Endocrine Abstracts

Recent years have seen a dramatic rise in interest in preserving fertility in women facing treatment for cancer and other serious diseases, and fertility preservation is rapidly becoming a mainstream part of reproductive medicine. This approach, however, serves to remove oocytes or ovarian tissue before cancer treatment, rather than directly protecting the ovary itself. Some chemotherapies and radiotherapy have well known adverse effects on follicle number, although the details of the effects and their magnitude for chemotherapeutic agents are often poorly characterised. Thus, emerging evidence suggests that different agents can have differential effects on the oocyte itself, the surrounding granulosa cells, and the ovarian stroma including the ovarian vasculature. This may mean that different protective strategies may be needed for different chemotherapeutic agents. There have been studies for many years investigating the potential protective effect of GnRH agonists on the ovary administered during chemotherapy. Initial studies were underpowered and often uncontrolled, but recently larger well powered RCTs have shown a consistent beneficial effect in reducing the risk of premature ovarian insufficiency after chemotherapy for early breast cancer.
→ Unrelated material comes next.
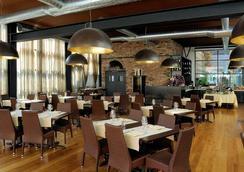 贝斯特韦斯特法尔克村米兰塞斯托酒店 - 塞斯托-圣乔凡尼 - 餐馆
Smaller studies have also been undertaken in other cancers, particularly lymphoma, but these have not shown a clear benefit. This may reflect the specific treatment regimens involved in those studies, rather than being a feature of the diagnoses. Non-hormonal approaches have also been investigated, although largely confined to animal studies. These have often focused on the potentially beneficial effects of sphingosine-1-phosphate, and the tyrosine kinase inhibitor, Imatinib. Generally, conflicting results have been reported, thus, there is a need for greater understanding of potential mechanisms of action before introduction to clinical trials.